Les découvertes récentes de l’atterrisseur lunaire Blue Ghost de Firefly Aerospace obligent les scientifiques à réévaluer les hypothèses de longue date sur l’évolution thermique de la Lune. Le vaisseau spatial privé, qui a opéré sur la surface lunaire pendant deux semaines en mars 2025, a fourni les premières données indépendantes qui remettent en question le modèle traditionnel d’une Lune fortement divisée : un côté chaud, l’autre froid.
Remettre en question le récit du « côté chaud »
Pendant des décennies, la théorie dominante a suggéré que la face la plus proche de la Lune, face à la Terre, était nettement plus chaude en raison de concentrations plus élevées d’éléments radioactifs producteurs de chaleur comme le thorium. Ces éléments ont probablement alimenté une activité volcanique ancienne, tandis que la face cachée est restée relativement plus froide. Cependant, les mesures de Blue Ghost depuis Mare Crisium, une plaine volcanique en dehors de la zone chaude traditionnellement définie, ont révélé un flux de chaleur comparable aux valeurs des missions Apollo de la NASA.

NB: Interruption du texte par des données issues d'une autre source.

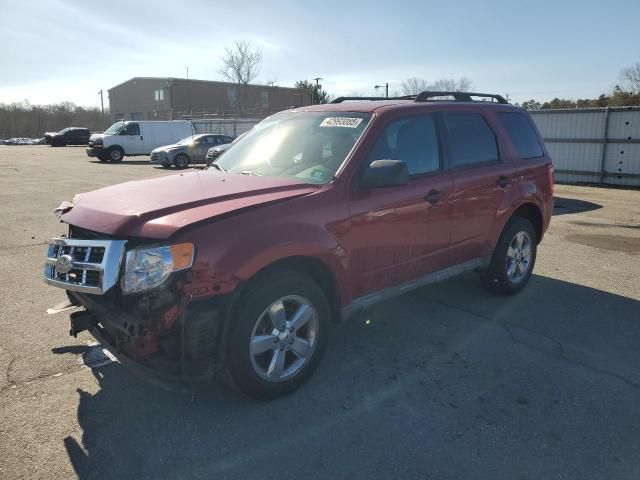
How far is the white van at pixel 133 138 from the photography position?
2755 centimetres

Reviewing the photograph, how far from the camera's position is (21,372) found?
3.65m

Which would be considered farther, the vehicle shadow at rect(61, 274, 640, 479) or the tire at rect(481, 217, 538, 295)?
the tire at rect(481, 217, 538, 295)

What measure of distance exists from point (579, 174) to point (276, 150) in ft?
51.2

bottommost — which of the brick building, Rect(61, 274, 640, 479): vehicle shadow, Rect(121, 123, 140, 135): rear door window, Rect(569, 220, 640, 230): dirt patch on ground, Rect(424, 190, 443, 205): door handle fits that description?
Rect(61, 274, 640, 479): vehicle shadow

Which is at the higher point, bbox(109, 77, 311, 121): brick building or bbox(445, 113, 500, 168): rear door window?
bbox(109, 77, 311, 121): brick building

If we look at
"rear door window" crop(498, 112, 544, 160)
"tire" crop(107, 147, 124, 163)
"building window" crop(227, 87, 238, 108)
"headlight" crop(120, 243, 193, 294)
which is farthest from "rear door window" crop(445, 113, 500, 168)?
"building window" crop(227, 87, 238, 108)

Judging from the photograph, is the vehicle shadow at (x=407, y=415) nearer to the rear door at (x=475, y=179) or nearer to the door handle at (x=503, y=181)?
the rear door at (x=475, y=179)

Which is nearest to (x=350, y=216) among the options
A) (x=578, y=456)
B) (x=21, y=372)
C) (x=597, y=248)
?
(x=578, y=456)

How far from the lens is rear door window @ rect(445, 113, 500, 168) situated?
4.55 m

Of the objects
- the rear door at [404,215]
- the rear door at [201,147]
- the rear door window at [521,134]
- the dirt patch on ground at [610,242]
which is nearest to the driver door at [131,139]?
the rear door at [201,147]

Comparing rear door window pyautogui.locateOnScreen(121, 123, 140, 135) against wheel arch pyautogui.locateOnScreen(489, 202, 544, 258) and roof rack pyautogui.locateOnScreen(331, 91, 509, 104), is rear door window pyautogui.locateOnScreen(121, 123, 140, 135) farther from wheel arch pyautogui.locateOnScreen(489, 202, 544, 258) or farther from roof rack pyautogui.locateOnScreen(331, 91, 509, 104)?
wheel arch pyautogui.locateOnScreen(489, 202, 544, 258)

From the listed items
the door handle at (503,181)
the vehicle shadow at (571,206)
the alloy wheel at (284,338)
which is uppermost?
the door handle at (503,181)

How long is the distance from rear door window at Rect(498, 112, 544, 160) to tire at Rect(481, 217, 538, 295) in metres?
0.75

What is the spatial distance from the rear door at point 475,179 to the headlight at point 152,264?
101 inches
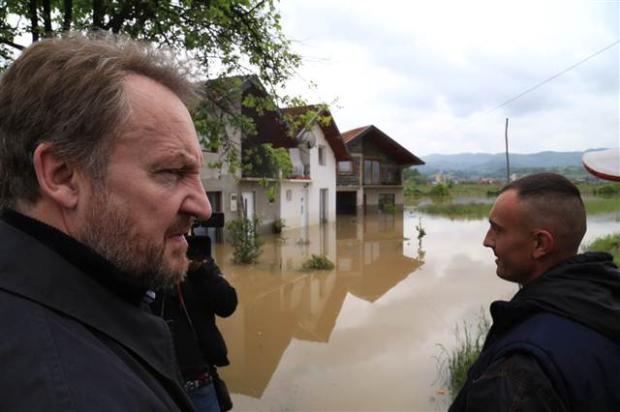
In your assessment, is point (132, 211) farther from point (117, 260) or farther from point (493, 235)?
point (493, 235)

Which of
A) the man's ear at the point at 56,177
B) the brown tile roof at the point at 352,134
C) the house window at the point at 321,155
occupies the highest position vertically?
the brown tile roof at the point at 352,134

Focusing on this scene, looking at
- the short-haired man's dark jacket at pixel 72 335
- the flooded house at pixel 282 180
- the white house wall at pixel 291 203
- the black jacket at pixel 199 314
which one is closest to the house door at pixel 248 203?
the flooded house at pixel 282 180

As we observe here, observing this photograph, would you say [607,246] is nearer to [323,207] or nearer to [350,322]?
[350,322]

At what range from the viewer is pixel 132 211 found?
3.10ft

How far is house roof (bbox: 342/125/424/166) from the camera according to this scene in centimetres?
2570

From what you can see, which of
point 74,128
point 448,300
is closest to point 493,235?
point 74,128

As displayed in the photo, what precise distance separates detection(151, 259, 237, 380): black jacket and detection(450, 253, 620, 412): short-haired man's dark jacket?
1462mm

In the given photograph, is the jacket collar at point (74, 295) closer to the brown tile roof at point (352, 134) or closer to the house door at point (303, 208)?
the house door at point (303, 208)

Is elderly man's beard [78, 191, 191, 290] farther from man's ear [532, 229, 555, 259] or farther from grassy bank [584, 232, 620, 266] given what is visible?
grassy bank [584, 232, 620, 266]

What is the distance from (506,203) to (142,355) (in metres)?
1.55

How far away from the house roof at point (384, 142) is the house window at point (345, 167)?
4.55ft

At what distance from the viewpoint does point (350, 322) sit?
7.18m

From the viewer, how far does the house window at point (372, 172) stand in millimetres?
26797

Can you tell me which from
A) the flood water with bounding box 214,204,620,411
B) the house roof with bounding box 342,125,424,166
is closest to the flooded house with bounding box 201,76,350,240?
the flood water with bounding box 214,204,620,411
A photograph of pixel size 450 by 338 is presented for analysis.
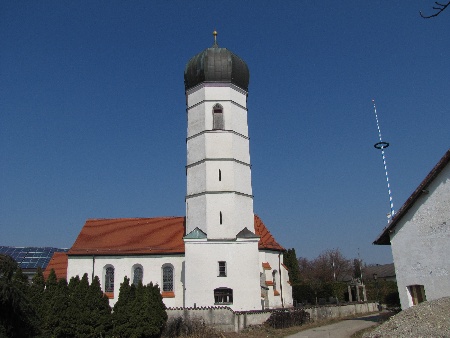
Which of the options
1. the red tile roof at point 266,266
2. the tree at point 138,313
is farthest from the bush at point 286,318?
the tree at point 138,313

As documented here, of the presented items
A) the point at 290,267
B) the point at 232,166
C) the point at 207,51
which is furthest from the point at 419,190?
the point at 290,267

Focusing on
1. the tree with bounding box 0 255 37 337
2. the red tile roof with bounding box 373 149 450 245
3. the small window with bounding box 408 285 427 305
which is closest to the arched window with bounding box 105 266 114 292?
the tree with bounding box 0 255 37 337

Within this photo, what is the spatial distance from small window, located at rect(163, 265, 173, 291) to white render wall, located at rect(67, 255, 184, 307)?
0.97 ft

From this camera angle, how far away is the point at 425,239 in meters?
A: 17.6

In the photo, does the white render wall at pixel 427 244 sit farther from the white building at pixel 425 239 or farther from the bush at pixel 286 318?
the bush at pixel 286 318

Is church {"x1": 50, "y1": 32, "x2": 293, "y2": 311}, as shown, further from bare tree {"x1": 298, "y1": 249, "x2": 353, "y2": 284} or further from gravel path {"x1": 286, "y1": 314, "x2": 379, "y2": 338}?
bare tree {"x1": 298, "y1": 249, "x2": 353, "y2": 284}

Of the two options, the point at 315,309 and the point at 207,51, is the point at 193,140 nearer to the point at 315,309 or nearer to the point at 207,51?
the point at 207,51

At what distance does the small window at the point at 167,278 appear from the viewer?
1168 inches

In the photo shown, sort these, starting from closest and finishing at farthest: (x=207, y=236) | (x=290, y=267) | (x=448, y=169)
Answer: (x=448, y=169), (x=207, y=236), (x=290, y=267)

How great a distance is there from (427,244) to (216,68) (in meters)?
18.4

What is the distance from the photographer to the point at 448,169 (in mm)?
17141

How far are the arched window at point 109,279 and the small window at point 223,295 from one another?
27.7 ft

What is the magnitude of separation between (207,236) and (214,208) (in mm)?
1836

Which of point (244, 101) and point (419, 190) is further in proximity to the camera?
point (244, 101)
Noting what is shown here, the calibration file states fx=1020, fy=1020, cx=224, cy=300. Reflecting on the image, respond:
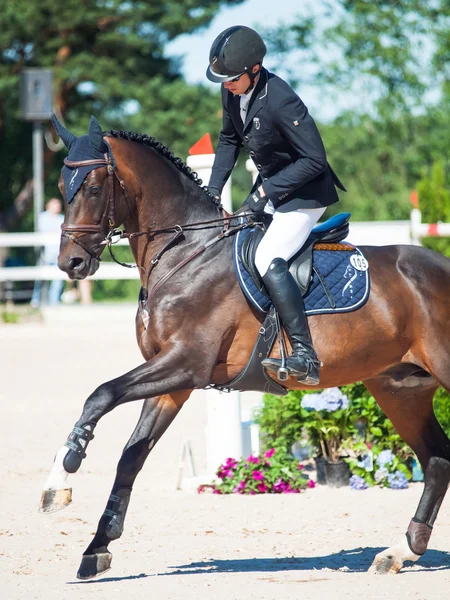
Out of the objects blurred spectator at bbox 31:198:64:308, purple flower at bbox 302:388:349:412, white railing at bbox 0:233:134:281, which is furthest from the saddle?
blurred spectator at bbox 31:198:64:308

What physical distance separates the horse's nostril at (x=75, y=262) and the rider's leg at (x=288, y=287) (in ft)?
3.04

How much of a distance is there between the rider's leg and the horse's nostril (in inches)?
36.5

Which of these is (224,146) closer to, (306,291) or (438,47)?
(306,291)

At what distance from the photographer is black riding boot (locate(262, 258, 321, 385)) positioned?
17.3ft

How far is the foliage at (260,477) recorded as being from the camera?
24.5ft

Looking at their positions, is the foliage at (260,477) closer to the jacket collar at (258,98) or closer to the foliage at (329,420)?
the foliage at (329,420)

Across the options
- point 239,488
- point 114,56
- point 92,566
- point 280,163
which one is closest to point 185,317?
point 280,163

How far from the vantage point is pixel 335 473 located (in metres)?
7.62

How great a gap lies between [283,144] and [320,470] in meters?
3.11

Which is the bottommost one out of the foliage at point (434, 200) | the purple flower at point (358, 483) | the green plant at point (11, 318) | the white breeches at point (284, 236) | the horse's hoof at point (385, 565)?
the horse's hoof at point (385, 565)

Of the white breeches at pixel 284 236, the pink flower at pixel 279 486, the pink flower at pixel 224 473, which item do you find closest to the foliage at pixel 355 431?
the pink flower at pixel 279 486

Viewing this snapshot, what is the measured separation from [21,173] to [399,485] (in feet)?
82.5

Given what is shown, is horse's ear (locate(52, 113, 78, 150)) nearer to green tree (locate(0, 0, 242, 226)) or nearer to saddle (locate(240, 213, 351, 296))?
saddle (locate(240, 213, 351, 296))

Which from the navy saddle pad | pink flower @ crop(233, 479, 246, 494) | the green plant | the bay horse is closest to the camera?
the bay horse
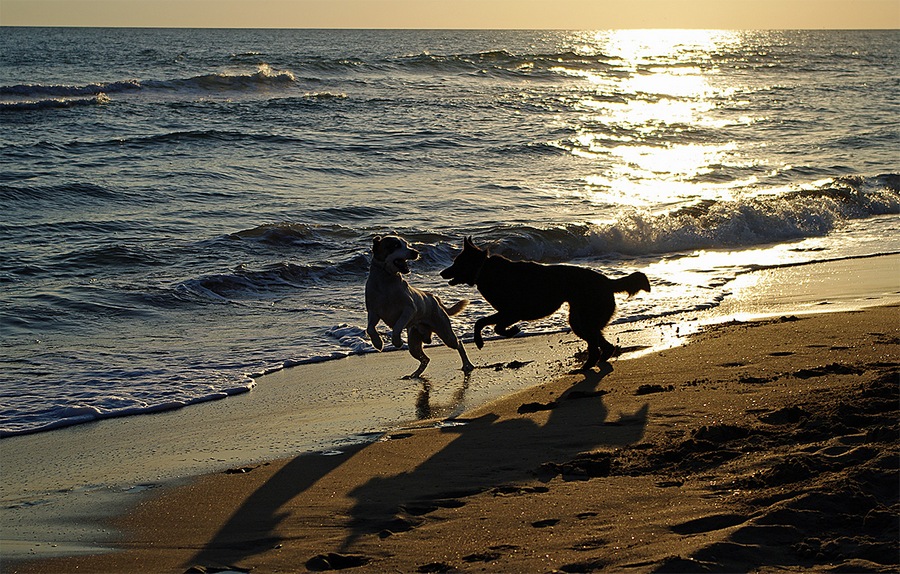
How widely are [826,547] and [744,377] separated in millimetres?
3774

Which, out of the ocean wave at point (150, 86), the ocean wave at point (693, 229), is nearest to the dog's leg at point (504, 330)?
the ocean wave at point (693, 229)

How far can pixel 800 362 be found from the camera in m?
7.89

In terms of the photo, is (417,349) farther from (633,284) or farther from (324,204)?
(324,204)

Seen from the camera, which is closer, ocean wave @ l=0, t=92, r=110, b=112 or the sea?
the sea

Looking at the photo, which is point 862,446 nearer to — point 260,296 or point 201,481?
point 201,481

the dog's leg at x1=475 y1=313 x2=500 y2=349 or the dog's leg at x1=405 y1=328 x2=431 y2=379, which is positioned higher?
the dog's leg at x1=475 y1=313 x2=500 y2=349

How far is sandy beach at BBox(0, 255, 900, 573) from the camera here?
13.8 feet

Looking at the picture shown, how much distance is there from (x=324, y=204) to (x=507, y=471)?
41.8 ft

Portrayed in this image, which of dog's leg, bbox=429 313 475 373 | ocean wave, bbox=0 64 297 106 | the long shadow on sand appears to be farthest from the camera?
ocean wave, bbox=0 64 297 106

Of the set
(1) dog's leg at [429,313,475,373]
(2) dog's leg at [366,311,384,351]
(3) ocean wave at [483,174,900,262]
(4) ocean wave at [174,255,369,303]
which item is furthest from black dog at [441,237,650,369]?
(3) ocean wave at [483,174,900,262]

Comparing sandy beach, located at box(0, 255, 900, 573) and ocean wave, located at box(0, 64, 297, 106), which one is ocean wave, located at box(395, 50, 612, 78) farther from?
sandy beach, located at box(0, 255, 900, 573)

Cette découverte suggère que les éléments producteurs de chaleur pourraient être répartis plus uniformément sous la surface lunaire qu’on ne le pensait auparavant. Les chercheurs proposent maintenant que l’activité volcanique dans certaines zones pourrait avoir été provoquée non seulement par des concentrations élevées d’éléments, mais aussi par des croûtes plus minces permettant au magma d’accéder plus facilement à la surface.
Une approche plus simple de la collecte de données
La mission Blue Ghost a délibérément ciblé un emplacement géologiquement « plus simple » – le centre de Mare Crisium – pour éviter les complexités des grands bassins d’impact où des mesures précédentes (Apollo 15 et Apollo 17) ont été prises. L’objectif était d’obtenir des données de base plus claires, mais la mission a été confrontée à des difficultés. LISTER, la sonde thermique de l’atterrisseur, a eu du mal à pénétrer à plus de 36 pouces dans le sol lunaire dense.
Malgré une profondeur limitée, les mesures ont suffi à susciter des interrogations. Les données ne confortent pas l’hypothèse selon laquelle la chaleur est concentrée dans quelques régions, ce qui suggère une répartition plus large des matières radioactives.
Ce que cela signifie pour la future exploration lunaire
Robert Grimm, géophysicien planétaire au Southwest Research Institute, a présenté des données supplémentaires provenant du sondeur magnétotellurique lunaire (LMS) de Blue Ghost. Les lectures du LMS soutiennent l’idée selon laquelle les éléments producteurs de chaleur sont concentrés dans la croûte lunaire plutôt que dans les profondeurs du sous-sol.
Cela est important car cela change notre compréhension de la façon dont la Lune s’est formée et évoluée. Si la distribution de la chaleur est plus uniforme, cela implique des processus volcaniques différents de ceux actuellement modélisés. La structure interne de la Lune est essentielle pour comprendre la formation planétaire en général.
Les scientifiques conviennent que davantage de mesures sont nécessaires. Un nombre croissant de missions robotiques sont prévues pour explorer plus en détail l’intérieur de la Lune. Ces futures missions permettront d’affiner les modèles et de fournir une image plus claire de l’histoire thermique de la Lune.
Les résultats de Blue Ghost nous rappellent clairement que nous avons encore beaucoup à apprendre sur notre plus proche voisin céleste. Plus de données sont cruciales pour régler le débat et affiner notre compréhension de l’évolution de la Lune.